_WHAT TO DO_
Set down, please, exactly the lines below that run from the line with "kingdom: Animalia" to the line with "label granularity: sequence-level", both lines included.

_SUPPLIED DATA_

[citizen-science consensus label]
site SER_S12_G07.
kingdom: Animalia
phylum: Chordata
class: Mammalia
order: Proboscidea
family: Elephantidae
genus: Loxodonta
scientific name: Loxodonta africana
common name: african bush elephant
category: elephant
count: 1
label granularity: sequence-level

--

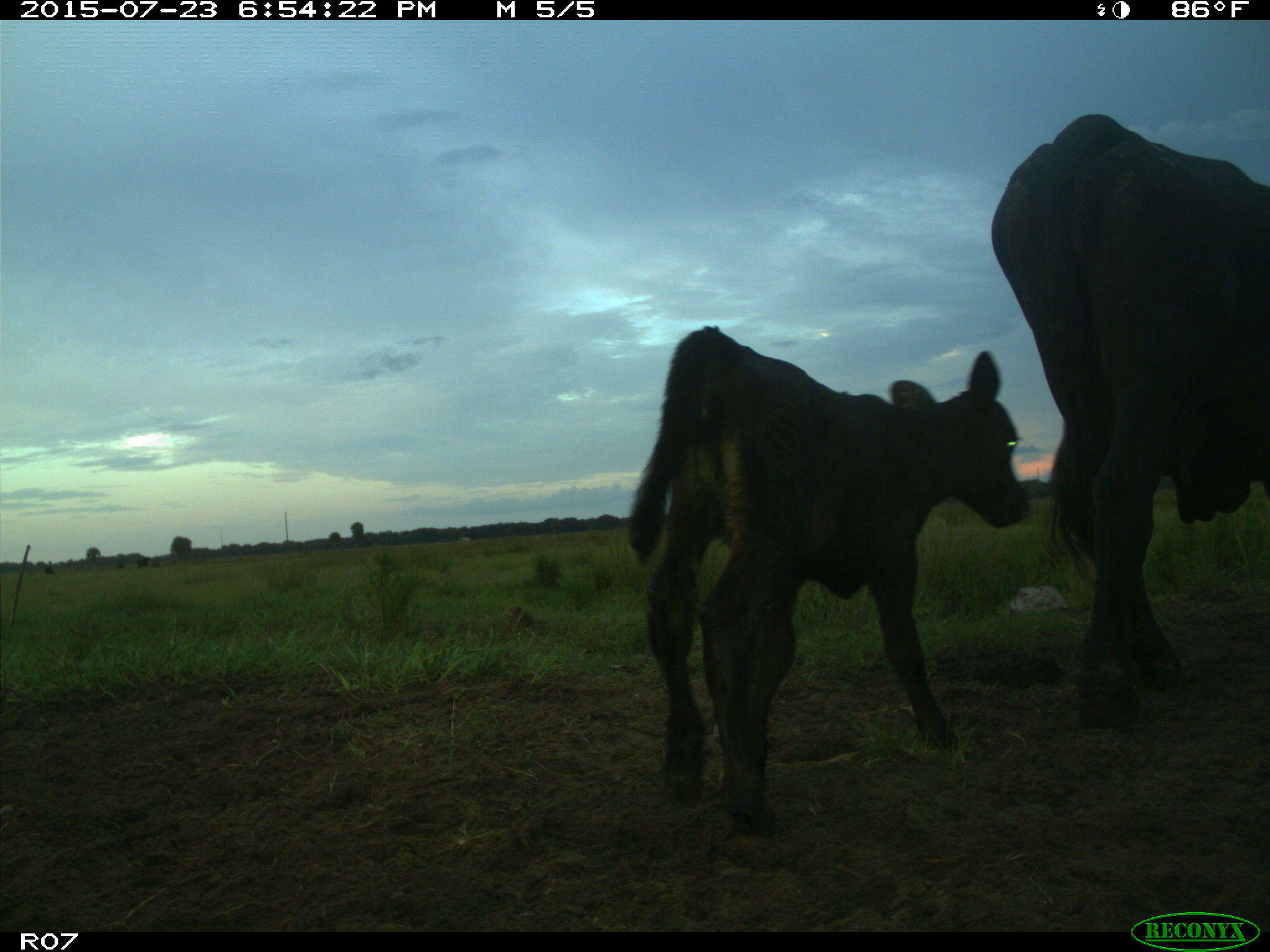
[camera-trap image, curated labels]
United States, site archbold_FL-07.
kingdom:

_COMPLETED TASK_
kingdom: Animalia
phylum: Chordata
class: Mammalia
order: Proboscidea
family: Elephantidae
genus: Loxodonta
scientific name: Loxodonta africana
common name: african bush elephant
category: elephant
count: 1
label granularity: sequence-level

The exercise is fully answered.